__SOURCE__.
- - -
# Lack of power/Slow acceleration times - '08 Passat Variant 2.0t



## Storm_Shadow (Apr 7, 2012)

*[SOLVED] Lack of power/Slow acceleration times - '08 Passat Variant 2.0t*

Hello. 

I have a '08 2.0t Passat Variant (~ 45k miles) which is going through a severe lack of power under all loads. The 0-60mph times, for instance, which were completed at around 8 seconds, can't get done under 11 seconds now. 

I took it to a repair center, where It had all its spark plugs and the pressure regulator valve replaced. I talked to the guys about my issues, but they had the car checked with the VAG and nothing abnormal has come up from it. 

The problem still remains after the service has been done. 

Do you guys have some hint of what may be causing this issue? Apart from the lack of power, the engine seems to be running smooth. Could it be a faulty turbo? 

Thanks! 

Specs: 

'08 Passat Variant 
2.0t engine 
Six-speed Automatic Transmission 
Front Wheel Drive


----------



## TCFGLI08 (Apr 6, 2011)

Are you boosting? Do you have a boost gauge?


----------



## Storm_Shadow (Apr 7, 2012)

TCFGLI08 said:


> Are you boosting? Do you have a boost gauge?


 Thanks for your reply. 

Right now I don't, but I can get one. What values should I read? Is there any reference graph of boost vs rpm? 

I was reading about the diverter valve yielding boost loss. Is a faulty DV necessarily related to a fault code in VAG?
- - -
__TASKS__.
#1 Write out, word for word, the passage of the Passat thread that starts with the words containing "# Lack of power/Slow" and ends with "up from it.".
#2 Answer these questions about the Passat thread:
(a) About how many seconds did the car's 0-60 mph run take before the loss of power?
(b) Which parts did the repair center replace?
(c) What instrument does TCFGLI08 ask whether the poster has?
The rows have no connection to the Passat thread.

__INFORMATION SUPPLIED__.
- - -
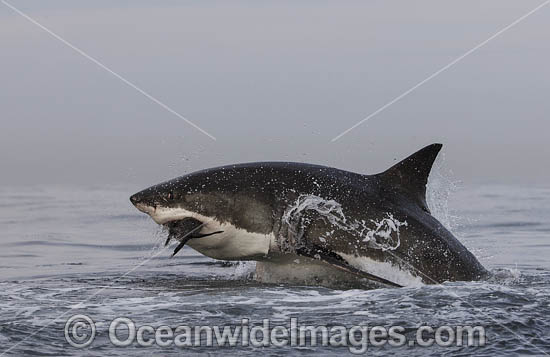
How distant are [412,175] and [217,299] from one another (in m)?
3.48

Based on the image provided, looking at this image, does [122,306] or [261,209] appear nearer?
[122,306]

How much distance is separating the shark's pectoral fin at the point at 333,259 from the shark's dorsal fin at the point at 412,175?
1.43 metres

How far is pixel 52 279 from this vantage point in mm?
14398

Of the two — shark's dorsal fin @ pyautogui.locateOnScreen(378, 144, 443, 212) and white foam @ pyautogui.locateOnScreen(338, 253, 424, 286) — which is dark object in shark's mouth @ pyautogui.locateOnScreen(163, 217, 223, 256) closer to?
white foam @ pyautogui.locateOnScreen(338, 253, 424, 286)

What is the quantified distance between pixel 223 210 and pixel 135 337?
11.1 ft

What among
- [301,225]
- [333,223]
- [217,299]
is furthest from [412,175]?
[217,299]

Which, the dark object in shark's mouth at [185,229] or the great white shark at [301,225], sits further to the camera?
the great white shark at [301,225]

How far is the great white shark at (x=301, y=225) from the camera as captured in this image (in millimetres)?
12586

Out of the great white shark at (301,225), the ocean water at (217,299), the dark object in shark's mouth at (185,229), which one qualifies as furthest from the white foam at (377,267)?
the dark object in shark's mouth at (185,229)

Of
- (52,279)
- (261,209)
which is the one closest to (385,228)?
(261,209)

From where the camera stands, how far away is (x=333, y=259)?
12.3 metres

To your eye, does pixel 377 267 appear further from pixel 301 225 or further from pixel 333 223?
pixel 301 225

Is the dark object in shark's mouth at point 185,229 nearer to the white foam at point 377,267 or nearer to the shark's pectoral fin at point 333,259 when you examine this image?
the shark's pectoral fin at point 333,259

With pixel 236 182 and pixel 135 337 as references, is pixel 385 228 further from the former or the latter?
pixel 135 337
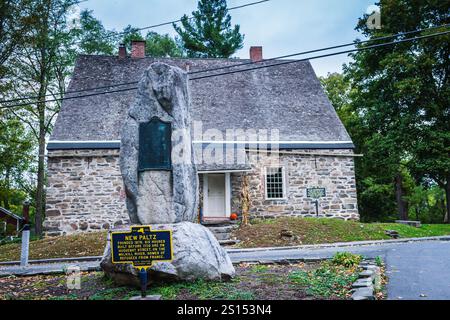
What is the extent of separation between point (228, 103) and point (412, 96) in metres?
8.90

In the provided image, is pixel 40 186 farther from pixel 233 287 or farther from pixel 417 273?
pixel 417 273

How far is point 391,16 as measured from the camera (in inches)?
735

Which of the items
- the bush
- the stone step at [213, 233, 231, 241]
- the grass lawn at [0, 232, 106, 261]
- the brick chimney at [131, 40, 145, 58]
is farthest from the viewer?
the brick chimney at [131, 40, 145, 58]

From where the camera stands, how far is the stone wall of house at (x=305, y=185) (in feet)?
53.0

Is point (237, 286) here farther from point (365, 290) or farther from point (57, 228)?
point (57, 228)

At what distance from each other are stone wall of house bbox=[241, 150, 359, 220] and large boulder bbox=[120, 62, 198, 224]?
10061 mm

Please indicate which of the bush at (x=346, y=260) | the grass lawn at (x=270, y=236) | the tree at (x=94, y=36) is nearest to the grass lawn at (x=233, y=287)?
the bush at (x=346, y=260)

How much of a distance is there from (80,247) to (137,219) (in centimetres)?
661

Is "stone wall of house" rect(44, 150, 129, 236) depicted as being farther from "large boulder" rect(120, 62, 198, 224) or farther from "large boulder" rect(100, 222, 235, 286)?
"large boulder" rect(100, 222, 235, 286)

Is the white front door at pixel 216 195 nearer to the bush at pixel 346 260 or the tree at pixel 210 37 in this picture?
the bush at pixel 346 260

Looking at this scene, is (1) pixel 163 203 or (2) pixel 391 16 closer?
(1) pixel 163 203

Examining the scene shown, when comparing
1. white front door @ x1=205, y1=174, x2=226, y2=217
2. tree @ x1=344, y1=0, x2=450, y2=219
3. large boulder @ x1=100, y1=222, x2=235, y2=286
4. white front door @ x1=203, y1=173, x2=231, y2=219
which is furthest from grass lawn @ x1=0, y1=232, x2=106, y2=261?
tree @ x1=344, y1=0, x2=450, y2=219

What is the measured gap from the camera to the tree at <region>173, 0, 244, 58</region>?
- - -
__ANSWERS TO THE TASKS__.
#1
# Lack of power/Slow acceleration times - '08 Passat Variant 2.0t



## Storm_Shadow (Apr 7, 2012)

*[SOLVED] Lack of power/Slow acceleration times - '08 Passat Variant 2.0t*

Hello. 

I have a '08 2.0t Passat Variant (~ 45k miles) which is going through a severe lack of power under all loads. The 0-60mph times, for instance, which were completed at around 8 seconds, can't get done under 11 seconds now. 

I took it to a repair center, where It had all its spark plugs and the pressure regulator valve replaced. I talked to the guys about my issues, but they had the car checked with the VAG and nothing abnormal has come up from it.

#2
(a) Around 8 seconds.
(b) All the spark plugs and the pressure regulator valve.
(c) A boost gauge.